* WORK INSTRUCTIONS:
Write out the entries below once more, exactly, with the pictures left out.

━━ PROVIDED RECORDS

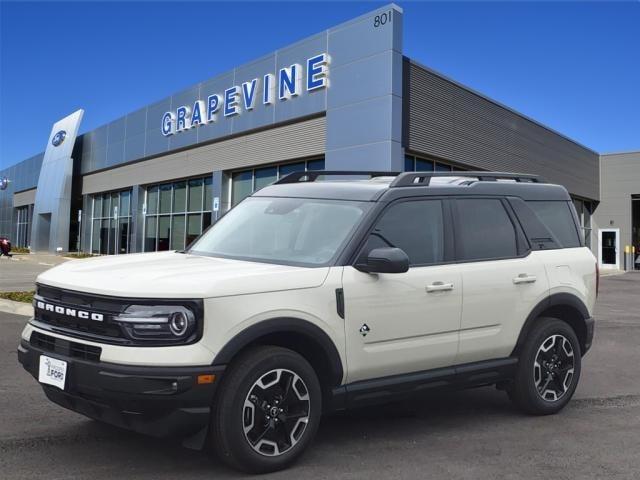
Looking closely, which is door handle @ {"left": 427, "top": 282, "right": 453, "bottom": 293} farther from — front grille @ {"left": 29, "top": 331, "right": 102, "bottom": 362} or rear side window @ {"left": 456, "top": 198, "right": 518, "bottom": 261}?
front grille @ {"left": 29, "top": 331, "right": 102, "bottom": 362}

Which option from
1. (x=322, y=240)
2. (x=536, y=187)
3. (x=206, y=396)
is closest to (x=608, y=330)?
(x=536, y=187)

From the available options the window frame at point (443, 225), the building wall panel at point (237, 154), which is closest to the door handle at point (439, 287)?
the window frame at point (443, 225)

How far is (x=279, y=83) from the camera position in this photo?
65.2 feet

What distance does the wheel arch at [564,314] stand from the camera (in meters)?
5.01

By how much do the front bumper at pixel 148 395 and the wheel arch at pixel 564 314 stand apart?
2703 millimetres

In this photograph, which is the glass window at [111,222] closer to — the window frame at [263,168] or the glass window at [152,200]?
the glass window at [152,200]

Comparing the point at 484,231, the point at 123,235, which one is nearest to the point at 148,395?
the point at 484,231

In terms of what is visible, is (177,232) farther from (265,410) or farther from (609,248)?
(609,248)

━━━━

* EXERCISE SOLUTION:
Looking closely, which is door handle @ {"left": 427, "top": 282, "right": 453, "bottom": 293} farther from — front grille @ {"left": 29, "top": 331, "right": 102, "bottom": 362} or rear side window @ {"left": 456, "top": 198, "right": 518, "bottom": 261}?
front grille @ {"left": 29, "top": 331, "right": 102, "bottom": 362}

Which option from
1. (x=322, y=240)
2. (x=536, y=187)
3. (x=206, y=396)
is closest to (x=608, y=330)?
(x=536, y=187)

From the available options the window frame at point (443, 225), the building wall panel at point (237, 154), which is closest to the door handle at point (439, 287)?
the window frame at point (443, 225)

How far is (x=279, y=83) from the camera position in this photo?
65.2 feet

What distance does the wheel arch at [564,314] stand from the camera (in meters)?
5.01

By how much do the front bumper at pixel 148 395 and the wheel arch at pixel 564 314 stand apart?
2703 millimetres

In this photograph, which is the glass window at [111,222] closer to — the window frame at [263,168] or the glass window at [152,200]?
the glass window at [152,200]

Comparing the point at 484,231, the point at 123,235, which one is nearest to the point at 148,395?
the point at 484,231

In terms of what is visible, is (177,232) farther from (265,410) or farther from (609,248)?
(609,248)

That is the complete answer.